• Cosa fare
Ricopia alla lettera, dal brano sulla scuola, il tratto da "Un pesante silenzio" fino a "ricominciare da capo.".

• Brano proposto
★ ★ ★ ★ ★

Un pesante silenzio sembra calato sulla scuola. Di per se il silenzio non è necessariamente cosa negativa: c’è un silenzio operoso, così come una agitazione sterile, se non dannosa. In parte il silenzio è dovuto alla peculiarità italiana. Non è detto che ad un lungo passato carico di cultura debba corrispondere un presente caratterizzato allo stesso modo. Anzi, a volte i popoli se ne stancano, si direbbe, e vogliono ricominciare da capo.



Ma l’impressione è che il problema non sia solo italiano. Dopo l’89 e il collasso dei modelli di società alternativi — soprattutto per quanto riguarda lo sviluppo economico e sociale — abbiamo assistito all’egemonia ideologica del liberismo. Questo ha significato sostanzialmente per la scuola scommettere sull’ipotesi di uno sviluppo economico-sociale basato sull’istruzione di massa — secondo la teoria del capitale umano — e pertanto sulla necessaria efficacia delle scuole, da ottenersi attraverso il binomio autonomia e valutazione ed a livello didattico su impostazioni attivistiche e costruttivistiche finalizzate allo sviluppo delle competenze. Questo modello, sia pure con parziali aggiustamenti, è dilagato nell’Est europeo ex comunista, nell’East Asia e, attraverso gli organismi internazionali come l’Onu e le sue articolazioni e la Banca mondiale, anche in Africa ed in parte nel Centro-Sud America.

★ ★ ★ ★ ★

• Dati forniti

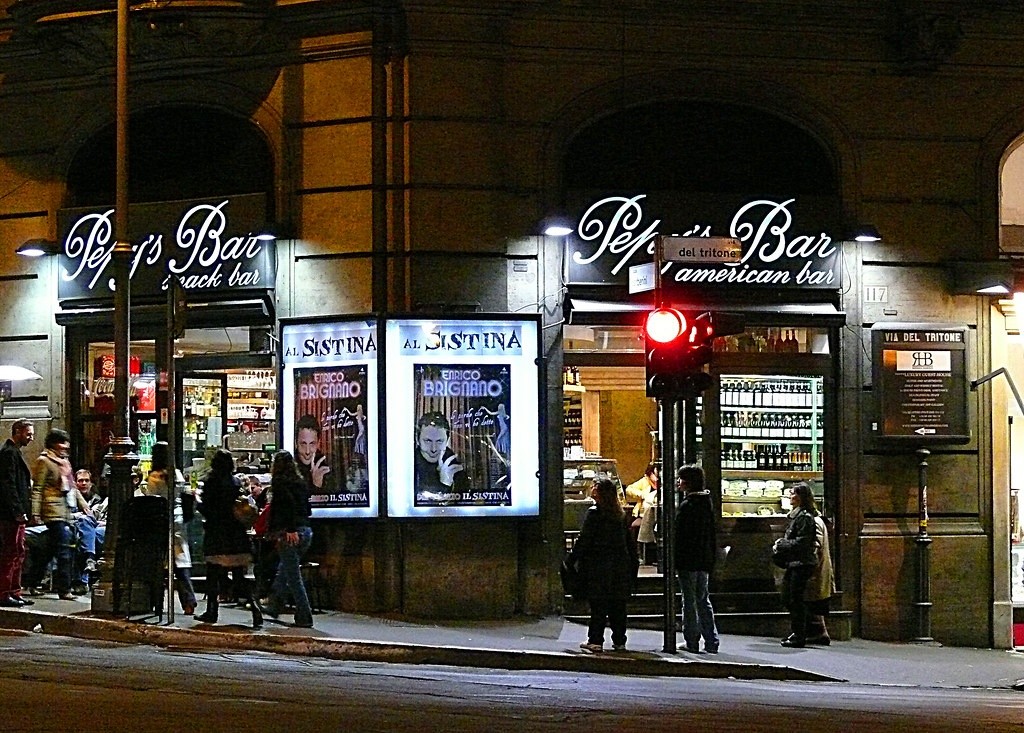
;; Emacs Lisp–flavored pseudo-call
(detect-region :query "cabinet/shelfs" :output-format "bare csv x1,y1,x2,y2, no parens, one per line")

★ ★ ★ ★ ★

• Risposta scritta
Un pesante silenzio sembra calato sulla scuola. Di per se il silenzio non è necessariamente cosa negativa: c’è un silenzio operoso, così come una agitazione sterile, se non dannosa. In parte il silenzio è dovuto alla peculiarità italiana. Non è detto che ad un lungo passato carico di cultura debba corrispondere un presente caratterizzato allo stesso modo. Anzi, a volte i popoli se ne stancano, si direbbe, e vogliono ricominciare da capo.